Maximiliano Pellegrino

Personal information
- Full name: Maximiliano Nicolás Pellegrino Luna
- Date of birth: January 26, 1980 (age 45)
- Place of birth: Córdoba Province, Argentina
- Height: 1.89 m (6 ft 2 in)
- Position(s): Centre back

Youth career
- Vélez Sarsfield

Senior career*
- Years: Team / Apps / (Gls)
- 1999–2007: Vélez Sarsfield / 157 / (9)
- 2007–2011: Atalanta / 45 / (2)
- 2010–2011: → Cesena (loan) / 30 / (0)
- 2011–2013: Colón / 55 / (1)
- 2013–2015: All Boys / 60 / (3)
- 2017: Sarmiento de Leones / 19 / (2)

= Maximiliano Pellegrino =

Argentine footballer

Maximiliano Nicolás Pellegrino Luna (born January 26, 1980, in Leones, Córdoba Province) is an Argentine retired footballer, who played as centre back.

==Career==
Before his move to Italy for the start of the 2007–08 season, he had spent his whole professional career for Buenos Aires club Vélez Sarsfield.

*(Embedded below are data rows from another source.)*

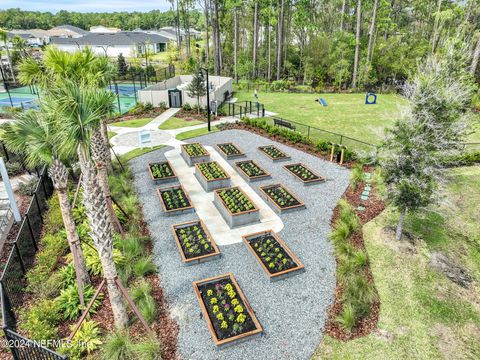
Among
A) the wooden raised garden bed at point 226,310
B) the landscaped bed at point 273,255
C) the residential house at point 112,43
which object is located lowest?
the wooden raised garden bed at point 226,310

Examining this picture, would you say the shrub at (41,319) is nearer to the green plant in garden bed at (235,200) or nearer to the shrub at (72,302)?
the shrub at (72,302)

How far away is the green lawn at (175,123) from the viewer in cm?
Result: 2802

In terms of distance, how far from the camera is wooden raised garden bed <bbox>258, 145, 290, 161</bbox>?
67.5 feet

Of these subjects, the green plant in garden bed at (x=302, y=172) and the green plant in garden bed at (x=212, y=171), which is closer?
the green plant in garden bed at (x=212, y=171)

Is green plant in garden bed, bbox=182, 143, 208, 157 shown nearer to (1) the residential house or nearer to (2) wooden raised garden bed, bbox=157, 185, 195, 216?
(2) wooden raised garden bed, bbox=157, 185, 195, 216

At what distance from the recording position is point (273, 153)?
2125cm

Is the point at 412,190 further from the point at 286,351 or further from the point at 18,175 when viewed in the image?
the point at 18,175

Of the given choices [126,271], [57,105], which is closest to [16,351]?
[126,271]

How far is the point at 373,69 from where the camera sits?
Result: 152ft

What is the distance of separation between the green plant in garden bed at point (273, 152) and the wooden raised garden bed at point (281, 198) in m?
4.44

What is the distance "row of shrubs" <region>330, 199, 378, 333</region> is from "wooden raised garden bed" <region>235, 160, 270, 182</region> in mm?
5378

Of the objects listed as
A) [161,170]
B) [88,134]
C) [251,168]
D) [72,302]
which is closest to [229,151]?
[251,168]

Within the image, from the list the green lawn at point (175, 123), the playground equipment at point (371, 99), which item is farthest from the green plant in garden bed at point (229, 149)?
the playground equipment at point (371, 99)

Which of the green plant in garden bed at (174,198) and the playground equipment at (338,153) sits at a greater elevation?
the playground equipment at (338,153)
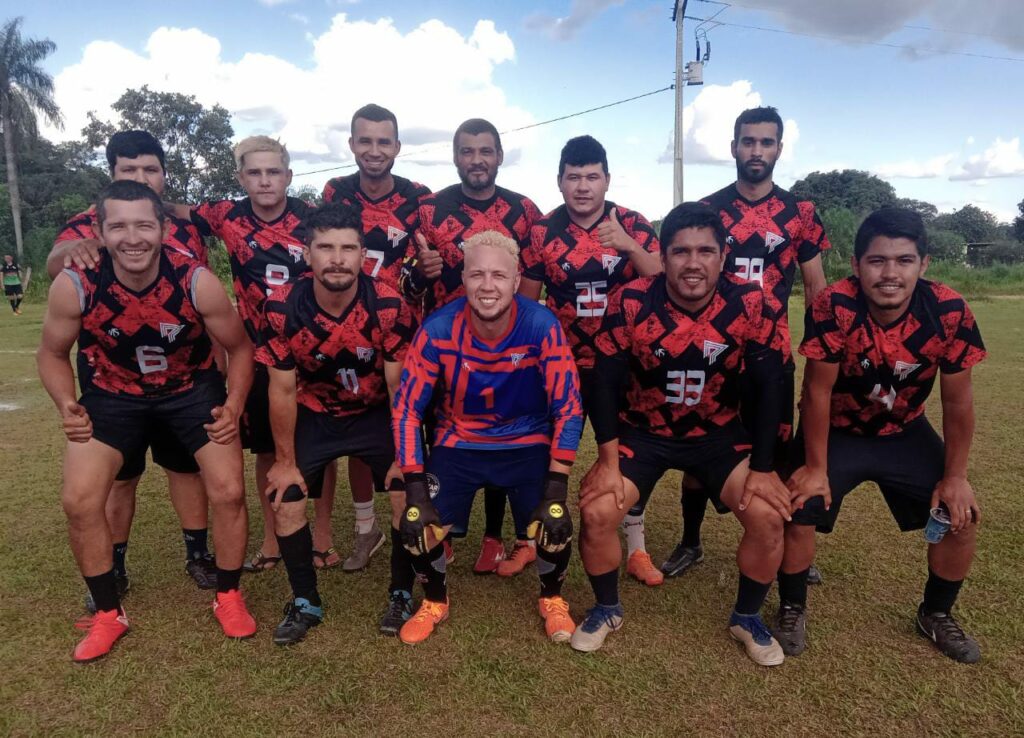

On 24 June 2010, Atalanta loaned the defender to Cesena along with Fabio Caserta, as part of the deal that sign Ezequiel Schelotto outright.

After the season-long on loan to Cesena, his contract with Atalanta finished, and he was moved to Colón on a free transfer.

==Personal life==
Maximiliano is the younger brother of former Argentina defender Mauricio Pellegrino.